* _ACTION ITEM_: Output every line below exactly, please, omitting pictures.

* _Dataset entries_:
....

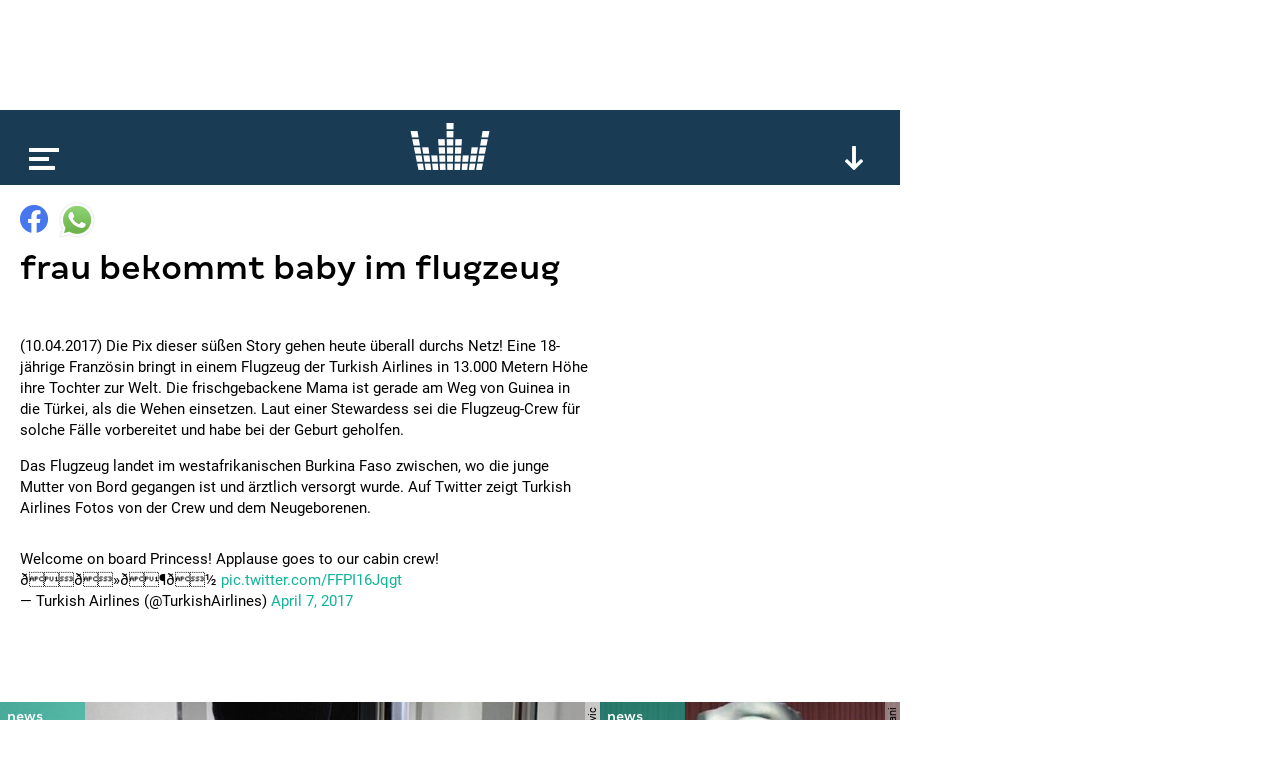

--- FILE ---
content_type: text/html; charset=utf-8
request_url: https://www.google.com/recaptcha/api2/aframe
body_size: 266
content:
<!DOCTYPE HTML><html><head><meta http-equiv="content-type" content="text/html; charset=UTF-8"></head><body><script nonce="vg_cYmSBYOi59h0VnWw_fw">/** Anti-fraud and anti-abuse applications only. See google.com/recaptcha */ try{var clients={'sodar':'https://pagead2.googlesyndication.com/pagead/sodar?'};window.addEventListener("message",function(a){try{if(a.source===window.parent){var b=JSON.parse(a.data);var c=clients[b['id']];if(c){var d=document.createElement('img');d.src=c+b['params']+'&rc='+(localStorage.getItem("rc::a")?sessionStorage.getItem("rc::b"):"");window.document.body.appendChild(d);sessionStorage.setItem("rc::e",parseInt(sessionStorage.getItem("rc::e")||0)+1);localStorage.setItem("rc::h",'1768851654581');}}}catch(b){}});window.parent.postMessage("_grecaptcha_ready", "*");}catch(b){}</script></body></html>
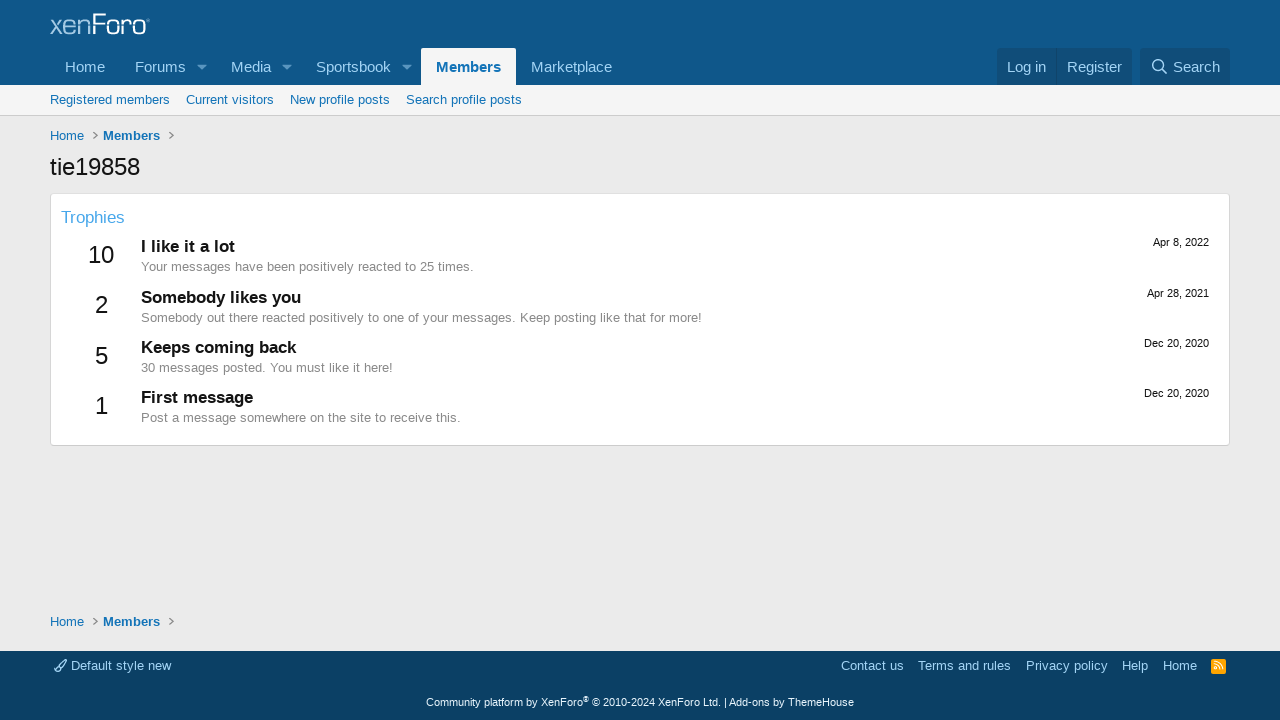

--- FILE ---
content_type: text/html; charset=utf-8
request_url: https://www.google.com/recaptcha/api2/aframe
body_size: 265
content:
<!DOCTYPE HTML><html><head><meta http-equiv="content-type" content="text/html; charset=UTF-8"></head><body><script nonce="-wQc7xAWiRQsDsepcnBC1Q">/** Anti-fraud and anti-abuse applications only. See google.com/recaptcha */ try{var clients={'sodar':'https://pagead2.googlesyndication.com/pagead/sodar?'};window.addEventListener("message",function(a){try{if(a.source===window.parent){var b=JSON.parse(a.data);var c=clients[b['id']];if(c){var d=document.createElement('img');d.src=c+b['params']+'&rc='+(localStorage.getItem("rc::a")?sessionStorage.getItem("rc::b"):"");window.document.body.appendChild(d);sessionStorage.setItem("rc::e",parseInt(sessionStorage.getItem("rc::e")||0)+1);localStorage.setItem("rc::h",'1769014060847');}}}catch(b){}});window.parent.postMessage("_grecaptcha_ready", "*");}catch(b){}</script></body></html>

....

* _YOUR SOLUTION_:
--- FILE ---
content_type: text/html; charset=utf-8
request_url: https://www.google.com/recaptcha/api2/aframe
body_size: 266
content:
<!DOCTYPE HTML><html><head><meta http-equiv="content-type" content="text/html; charset=UTF-8"></head><body><script nonce="vg_cYmSBYOi59h0VnWw_fw">/** Anti-fraud and anti-abuse applications only. See google.com/recaptcha */ try{var clients={'sodar':'https://pagead2.googlesyndication.com/pagead/sodar?'};window.addEventListener("message",function(a){try{if(a.source===window.parent){var b=JSON.parse(a.data);var c=clients[b['id']];if(c){var d=document.createElement('img');d.src=c+b['params']+'&rc='+(localStorage.getItem("rc::a")?sessionStorage.getItem("rc::b"):"");window.document.body.appendChild(d);sessionStorage.setItem("rc::e",parseInt(sessionStorage.getItem("rc::e")||0)+1);localStorage.setItem("rc::h",'1768851654581');}}}catch(b){}});window.parent.postMessage("_grecaptcha_ready", "*");}catch(b){}</script></body></html>

--- FILE ---
content_type: text/html; charset=utf-8
request_url: https://www.google.com/recaptcha/api2/aframe
body_size: 265
content:
<!DOCTYPE HTML><html><head><meta http-equiv="content-type" content="text/html; charset=UTF-8"></head><body><script nonce="-wQc7xAWiRQsDsepcnBC1Q">/** Anti-fraud and anti-abuse applications only. See google.com/recaptcha */ try{var clients={'sodar':'https://pagead2.googlesyndication.com/pagead/sodar?'};window.addEventListener("message",function(a){try{if(a.source===window.parent){var b=JSON.parse(a.data);var c=clients[b['id']];if(c){var d=document.createElement('img');d.src=c+b['params']+'&rc='+(localStorage.getItem("rc::a")?sessionStorage.getItem("rc::b"):"");window.document.body.appendChild(d);sessionStorage.setItem("rc::e",parseInt(sessionStorage.getItem("rc::e")||0)+1);localStorage.setItem("rc::h",'1769014060847');}}}catch(b){}});window.parent.postMessage("_grecaptcha_ready", "*");}catch(b){}</script></body></html>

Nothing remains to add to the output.